Was aber die Oper als Musiktheater auszeichnet, ist nicht das bloße Vorhandensein einer schönen, irrationalen musikalischen Oberfläche. Die Musik ist nicht lediglich Gefühlsverstärker, sondern ein eigenständiger theatralischer Parameter, der andere Informationen transportiert und auch kommentierend die Vorgänge begleitet. Wer nur das Libretto inszeniert, wird dem Kunstwerk ebenso wenig gerecht wie derjenige, der sich nur dem kulinarischen Wohlklang hingibt. Das Problem bei der Rezeption der Repertoireschlager ist doch, dass sich das eigentlich Unerhörte der Musiksprache abgenutzt hat. Was bleibt, ist die Schönheit der Melodien. Wenn im Publikumsgespräch die Frage auftaucht, wie man denn von der göttlichen Musik der Komponisten mit konkreten Anbindungen oder Kontextualisierungen ablenken könne, ist das ein Zeichen dafür, dass die Vorgänge ausgeblendet und Oper auf den Gänsehautfaktor reduziert wird.
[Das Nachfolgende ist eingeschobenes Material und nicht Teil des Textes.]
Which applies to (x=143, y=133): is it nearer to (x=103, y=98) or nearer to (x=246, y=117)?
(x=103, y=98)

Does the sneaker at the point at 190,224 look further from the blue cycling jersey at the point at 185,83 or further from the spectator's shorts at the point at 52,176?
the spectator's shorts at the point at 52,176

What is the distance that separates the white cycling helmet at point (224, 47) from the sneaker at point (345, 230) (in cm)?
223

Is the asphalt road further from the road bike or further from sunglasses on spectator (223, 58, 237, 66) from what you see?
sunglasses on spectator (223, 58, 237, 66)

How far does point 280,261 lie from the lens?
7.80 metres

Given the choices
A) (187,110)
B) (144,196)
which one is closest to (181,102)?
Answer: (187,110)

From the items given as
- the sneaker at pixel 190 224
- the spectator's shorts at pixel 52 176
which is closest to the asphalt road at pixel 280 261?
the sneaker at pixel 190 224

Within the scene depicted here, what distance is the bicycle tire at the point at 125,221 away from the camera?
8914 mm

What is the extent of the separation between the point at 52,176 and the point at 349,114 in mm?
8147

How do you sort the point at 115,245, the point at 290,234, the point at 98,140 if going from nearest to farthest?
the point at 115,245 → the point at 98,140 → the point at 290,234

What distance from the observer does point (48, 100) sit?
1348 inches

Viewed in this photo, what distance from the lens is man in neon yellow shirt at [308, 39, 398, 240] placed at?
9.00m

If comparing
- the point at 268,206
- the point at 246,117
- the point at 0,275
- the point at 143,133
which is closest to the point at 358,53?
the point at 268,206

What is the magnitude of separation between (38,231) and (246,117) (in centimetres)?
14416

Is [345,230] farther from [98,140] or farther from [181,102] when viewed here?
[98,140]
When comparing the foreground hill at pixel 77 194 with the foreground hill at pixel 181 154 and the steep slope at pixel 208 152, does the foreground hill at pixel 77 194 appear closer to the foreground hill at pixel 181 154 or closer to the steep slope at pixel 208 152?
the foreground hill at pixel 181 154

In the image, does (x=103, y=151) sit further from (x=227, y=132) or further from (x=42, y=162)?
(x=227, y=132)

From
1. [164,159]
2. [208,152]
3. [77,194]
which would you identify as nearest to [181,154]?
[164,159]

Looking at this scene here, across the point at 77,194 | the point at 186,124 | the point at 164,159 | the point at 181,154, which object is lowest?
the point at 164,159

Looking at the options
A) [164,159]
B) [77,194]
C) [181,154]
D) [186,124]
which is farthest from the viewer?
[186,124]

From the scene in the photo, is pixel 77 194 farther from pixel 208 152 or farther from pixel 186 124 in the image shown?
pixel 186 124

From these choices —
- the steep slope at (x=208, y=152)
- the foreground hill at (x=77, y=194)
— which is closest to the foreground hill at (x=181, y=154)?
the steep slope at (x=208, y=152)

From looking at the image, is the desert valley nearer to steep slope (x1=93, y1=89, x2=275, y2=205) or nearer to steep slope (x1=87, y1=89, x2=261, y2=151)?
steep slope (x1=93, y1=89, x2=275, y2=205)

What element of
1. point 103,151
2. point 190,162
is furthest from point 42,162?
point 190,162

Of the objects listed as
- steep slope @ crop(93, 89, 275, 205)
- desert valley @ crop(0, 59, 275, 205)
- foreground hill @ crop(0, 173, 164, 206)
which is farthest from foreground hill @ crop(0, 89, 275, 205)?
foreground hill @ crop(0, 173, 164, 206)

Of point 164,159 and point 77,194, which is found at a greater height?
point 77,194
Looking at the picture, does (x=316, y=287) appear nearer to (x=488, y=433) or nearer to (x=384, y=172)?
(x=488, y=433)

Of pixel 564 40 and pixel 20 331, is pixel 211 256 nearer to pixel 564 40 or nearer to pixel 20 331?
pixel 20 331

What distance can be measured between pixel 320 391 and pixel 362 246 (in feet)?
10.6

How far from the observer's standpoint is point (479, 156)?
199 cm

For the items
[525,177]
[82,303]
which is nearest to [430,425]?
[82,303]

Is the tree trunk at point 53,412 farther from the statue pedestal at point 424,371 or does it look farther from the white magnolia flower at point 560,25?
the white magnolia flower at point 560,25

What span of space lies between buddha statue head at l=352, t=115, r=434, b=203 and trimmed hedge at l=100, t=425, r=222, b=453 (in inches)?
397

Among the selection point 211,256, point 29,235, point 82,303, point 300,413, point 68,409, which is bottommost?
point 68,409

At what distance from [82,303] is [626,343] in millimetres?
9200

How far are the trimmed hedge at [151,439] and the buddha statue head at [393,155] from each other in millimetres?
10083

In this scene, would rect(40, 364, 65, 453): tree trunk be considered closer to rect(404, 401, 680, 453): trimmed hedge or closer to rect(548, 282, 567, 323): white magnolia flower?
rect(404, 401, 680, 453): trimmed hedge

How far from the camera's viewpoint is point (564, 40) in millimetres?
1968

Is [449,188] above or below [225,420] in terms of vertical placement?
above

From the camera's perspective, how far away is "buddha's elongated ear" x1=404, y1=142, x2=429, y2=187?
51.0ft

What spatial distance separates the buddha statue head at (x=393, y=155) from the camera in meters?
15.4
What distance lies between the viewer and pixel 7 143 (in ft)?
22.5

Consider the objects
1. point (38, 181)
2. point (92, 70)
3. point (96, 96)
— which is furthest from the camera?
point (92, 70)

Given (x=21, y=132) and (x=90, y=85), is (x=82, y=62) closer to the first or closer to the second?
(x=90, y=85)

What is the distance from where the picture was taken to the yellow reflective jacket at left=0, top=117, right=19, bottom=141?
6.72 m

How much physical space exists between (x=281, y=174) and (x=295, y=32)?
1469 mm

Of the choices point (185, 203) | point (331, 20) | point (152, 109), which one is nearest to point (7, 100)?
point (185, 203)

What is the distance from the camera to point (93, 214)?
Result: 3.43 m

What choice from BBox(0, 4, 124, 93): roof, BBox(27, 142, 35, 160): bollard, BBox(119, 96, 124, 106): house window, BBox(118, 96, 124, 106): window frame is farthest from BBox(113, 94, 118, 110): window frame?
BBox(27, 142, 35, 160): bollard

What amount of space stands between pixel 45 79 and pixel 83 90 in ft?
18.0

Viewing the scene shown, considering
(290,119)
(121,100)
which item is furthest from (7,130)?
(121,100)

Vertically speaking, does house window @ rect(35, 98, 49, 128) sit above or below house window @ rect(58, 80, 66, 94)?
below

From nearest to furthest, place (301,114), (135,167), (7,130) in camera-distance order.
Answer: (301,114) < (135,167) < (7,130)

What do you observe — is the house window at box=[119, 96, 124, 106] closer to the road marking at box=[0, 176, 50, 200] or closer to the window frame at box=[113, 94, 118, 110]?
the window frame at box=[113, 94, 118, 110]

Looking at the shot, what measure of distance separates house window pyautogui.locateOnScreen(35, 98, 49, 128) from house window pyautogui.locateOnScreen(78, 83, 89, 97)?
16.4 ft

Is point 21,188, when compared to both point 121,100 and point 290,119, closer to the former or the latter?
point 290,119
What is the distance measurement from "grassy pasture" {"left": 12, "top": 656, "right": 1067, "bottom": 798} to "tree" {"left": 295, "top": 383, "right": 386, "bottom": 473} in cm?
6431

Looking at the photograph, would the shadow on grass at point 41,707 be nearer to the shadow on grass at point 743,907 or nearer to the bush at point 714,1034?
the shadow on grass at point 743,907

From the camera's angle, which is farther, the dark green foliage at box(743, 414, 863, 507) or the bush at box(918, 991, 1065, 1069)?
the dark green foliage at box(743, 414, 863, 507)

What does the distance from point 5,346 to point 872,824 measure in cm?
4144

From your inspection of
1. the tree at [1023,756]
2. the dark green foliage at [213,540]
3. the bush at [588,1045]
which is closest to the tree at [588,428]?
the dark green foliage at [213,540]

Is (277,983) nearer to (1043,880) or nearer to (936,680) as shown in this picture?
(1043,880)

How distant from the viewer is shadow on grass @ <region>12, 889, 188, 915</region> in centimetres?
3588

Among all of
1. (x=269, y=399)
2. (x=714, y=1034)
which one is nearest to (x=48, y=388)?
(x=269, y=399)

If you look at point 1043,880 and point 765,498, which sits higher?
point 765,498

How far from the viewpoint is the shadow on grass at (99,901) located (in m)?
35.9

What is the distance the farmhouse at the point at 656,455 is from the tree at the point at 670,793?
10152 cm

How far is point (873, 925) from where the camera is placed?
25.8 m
Der Wunsch danach mag Zeichen eines gesellschaftlichen Wandels sein, ein Zeichen für Politik auf der Opernbühne ist er nicht. Jenseits der gezielten Provokation, jenseits des Beliebigen und Indifferenten und auch jenseits der bloßen Gefühlsverstärkung oder der Restofenwärme des bürgerlichen Zeitalters kann Musiktheater aber durchaus politisch sein. Dafür reicht es natürlich nicht, das konventionelle Stehtheater mit einer modischen oder tagesaktuellen Optik zu versehen. Es geht vielmehr darum, eine Haltung zu seinem Gegenstand zu finden, sich zu den Vorgängen in Bezug zu setzen und natürlich auch andere Spielweisen und Erzählformen zu entwickeln, die nicht nur das psychologische Einfühltheater bedienen. Nicht die Logik des ewig gültigen Werkes, sondern der einzelne Abend würde somit zum Referenzsystem. Nicht "die" Tosca, sondern "eine" Tosca, die in ihrer Diskursivität auch die Geschlossenheit des Werkes in Frage stellen müsste. Das Musiktheater ist gerade mit seinen gattungsimmanenten Widersprüchlichkeiten und Komplexitäten, mit seinen emphatischen Gefühlsäußerungen und die gesellschaftliche Ordnung permanent gefährdenden Basisgeschichten eine aktuelle und zeitgemäße Form. Hier liegt das Potenzial. Und es ist verschenkt, wenn man es hinter einem angenehm hörbaren Soundtrack und einer hübschen Oberfläche versteckt. Für diese andere Herangehensweise gibt es seit Jahrzehnten funktionierende Beispiele. Am konsequentesten verfolgt sie zur Zeit Sebastian Baumgarten - und es bleibt zu hoffen, dass sie, sollten sich Brembecks Beobachtungen als richtig erweisen, nicht den Eventfreunden, den Kulinarikern und den Auslastungsfetischisten zum Opfer fällt. Denn als ernstzunehmendes Theater ist auch die Operninszenierung immer mit der Zeit verbunden, in der sie entsteht. Und wenn sie heute noch Kunst sein will, muss sich die Oper unserer Gegenwart stellen, statt sich in den Mansardenkitsch eines 19. Jahrhunderts zurückzuziehen, das es so schön nie gegeben hat.

Ingo Gerlach ist Musik- und Literaturwissenschaftler. Er hat unter anderem in der Dramaturgie bei der RuhrTriennale unter Gérard Mortier gearbeitet. Seit 2005 ist er Dramaturg an der Komischen Oper Berlin.